Copy out the clinical trial listing below in its entirety, word for word.

**Provided text:**
----

The safety and scientific validity of this study is the responsibility of the study sponsor and investigators. Listing a study does not mean it has been evaluated by the U.S. Federal Government. Read our disclaimer for details.
 
ClinicalTrials.gov Identifier: NCT02807701
Recruitment Status : Unknown
Verified June 2016 by Ayman El Nakeeb, Mansoura University.
Recruitment status was:  Active, not recruiting
First Posted : June 21, 2016
Last Update Posted : June 21, 2016
Sponsor:
Information provided by (Responsible Party):
Ayman El Nakeeb, Mansoura University

Brief Summary:
Open pancreaticoduodenectomy (PD) is the standard treatment for a wide array of periampullary and pancreatic diseases including malignant and benign conditions. The outcome of PD has improved over the last two decades due to advances in surgical techniques, anesthesia and perioperative care. Although studies from high volume centers demonstrate reduce in the operative mortality to less than 3%, the postoperative morbidity rate is still ranging from 30% to 60%. Laparoscopic surgery is being used increasingly as a less invasive alternative to traditional interventions for pancreatic resection. Laparoscopic pancreaticoduodenectomy (LPD) is a difficult procedure that has become increasingly popular. Nevertheless, comparative data on outcomes remain limited. In this prospective randomized study, investigators evaluate the safety and feasibility of surgical and oncological outcomes of minimally invasive PD compared to conventional open PD.

----

**Dataset extract:**
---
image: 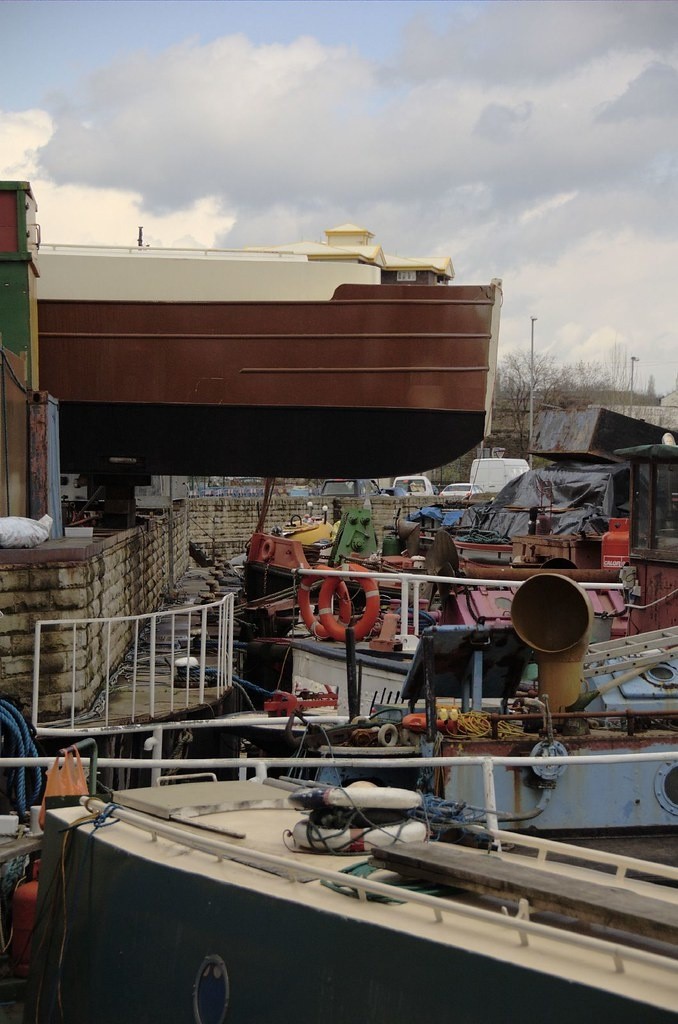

----

**Result for this exercise:**
The safety and scientific validity of this study is the responsibility of the study sponsor and investigators. Listing a study does not mean it has been evaluated by the U.S. Federal Government. Read our disclaimer for details.
 
ClinicalTrials.gov Identifier: NCT02807701
Recruitment Status : Unknown
Verified June 2016 by Ayman El Nakeeb, Mansoura University.
Recruitment status was:  Active, not recruiting
First Posted : June 21, 2016
Last Update Posted : June 21, 2016
Sponsor:
Information provided by (Responsible Party):
Ayman El Nakeeb, Mansoura University

Brief Summary:
Open pancreaticoduodenectomy (PD) is the standard treatment for a wide array of periampullary and pancreatic diseases including malignant and benign conditions. The outcome of PD has improved over the last two decades due to advances in surgical techniques, anesthesia and perioperative care. Although studies from high volume centers demonstrate reduce in the operative mortality to less than 3%, the postoperative morbidity rate is still ranging from 30% to 60%. Laparoscopic surgery is being used increasingly as a less invasive alternative to traditional interventions for pancreatic resection. Laparoscopic pancreaticoduodenectomy (LPD) is a difficult procedure that has become increasingly popular. Nevertheless, comparative data on outcomes remain limited. In this prospective randomized study, investigators evaluate the safety and feasibility of surgical and oncological outcomes of minimally invasive PD compared to conventional open PD.